[v2,09/25] libtuning: Improve filename parsing
diff mbox series

Message ID 20240628104828.2928109-10-stefan.klug@ideasonboard.com
State Superseded
Headers show
Series
  • Add ccm calibration to libtuning
Related show

Commit Message

Stefan Klug June 28, 2024, 10:47 a.m. UTC
In the tuning datasets, the files had names like
'imx335_1600l_3000k_1.dng'. That failed on the old filename parsing
function. As there is no need to dictate the order of the tags, split
the big regex into chunks and parse them one by one. This also makes
the code easier to digest.

Signed-off-by: Stefan Klug <stefan.klug@ideasonboard.com>
Reviewed-by: Paul Elder <paul.elder@ideasonboard.com>
---
 utils/tuning/libtuning/utils.py | 30 ++++++++++++++++++++++--------
 1 file changed, 22 insertions(+), 8 deletions(-)

Comments

Laurent Pinchart June 28, 2024, 11:05 p.m. UTC | #1
Hi Stefan,

Thank you for the patch.

• Task set:
• 1. In the libtuning filename-parsing patch page, what example filename from the tuning datasets failed with the old parsing function?
• 2. Write the next part of the libtuning filename-parsing patch page, starting right after its last line.

• Data segment:
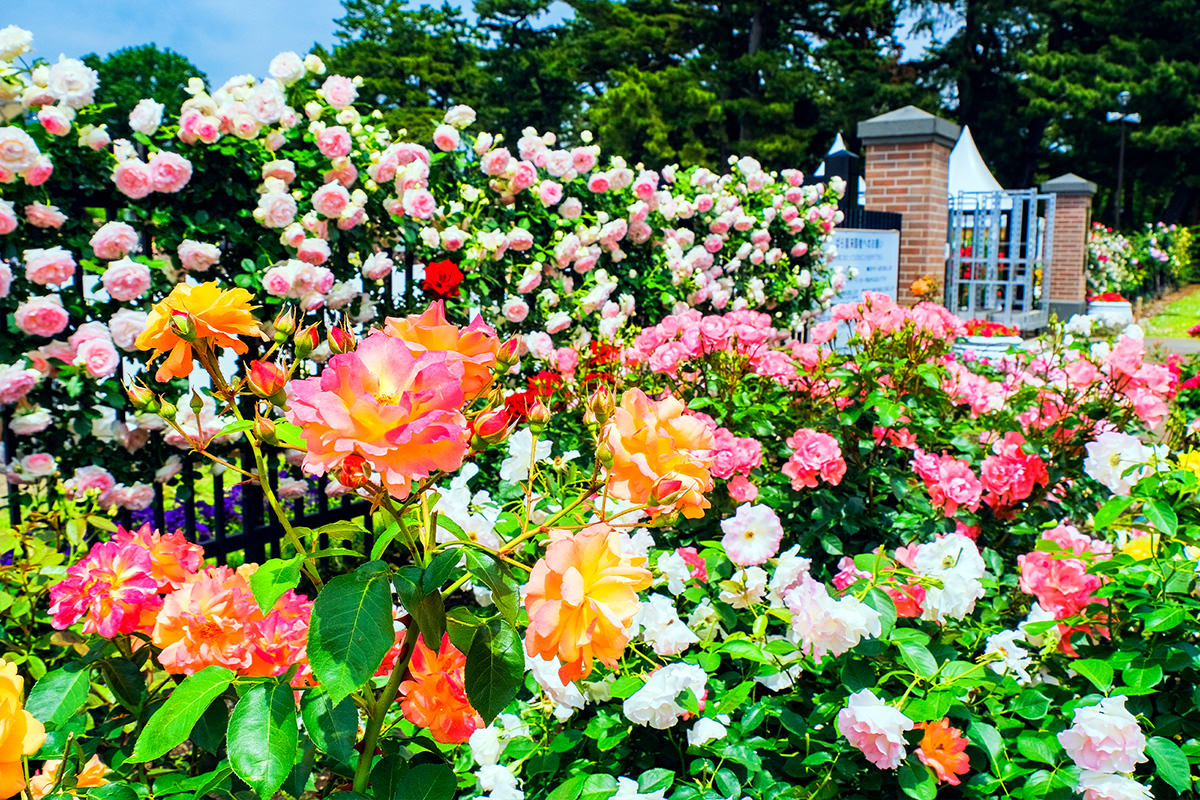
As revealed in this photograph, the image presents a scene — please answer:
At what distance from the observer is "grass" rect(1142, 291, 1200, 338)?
1531 centimetres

• Outputs in order:
• 1. 'imx335_1600l_3000k_1.dng'

• 2.
On Fri, Jun 28, 2024 at 12:47:02PM +0200, Stefan Klug wrote:
> In the tuning datasets, the files had names like
> 'imx335_1600l_3000k_1.dng'. That failed on the old filename parsing
> function. As there is no need to dictate the order of the tags, split
> the big regex into chunks and parse them one by one. This also makes
> the code easier to digest.

Is there a risk we'll later add tags we can't differentiate without
considering their position ? I suppose we can decide how to format them,
so it should be fine ?

> Signed-off-by: Stefan Klug <stefan.klug@ideasonboard.com>
> Reviewed-by: Paul Elder <paul.elder@ideasonboard.com>
> ---
>  utils/tuning/libtuning/utils.py | 30 ++++++++++++++++++++++--------
>  1 file changed, 22 insertions(+), 8 deletions(-)
> 
> diff --git a/utils/tuning/libtuning/utils.py b/utils/tuning/libtuning/utils.py
> index 178c6957c581..00cf5a57512f 100644
> --- a/utils/tuning/libtuning/utils.py
> +++ b/utils/tuning/libtuning/utils.py
> @@ -43,14 +43,28 @@ def _list_image_files(directory):
>  
>  
>  def _parse_image_filename(fn: Path):
> -    result = re.search(r'^(alsc_)?(\d+)[kK]_(\d+)?[lLuU]?.\w{3,4}$', fn.name)
> -    if result is None:
> -        logger.error(f'The file name of {fn.name} is incorrectly formatted')
> -        return None, None, None
> -
> -    color = int(result.group(2))
> -    lsc_only = result.group(1) is not None
> -    lux = None if lsc_only else int(result.group(3))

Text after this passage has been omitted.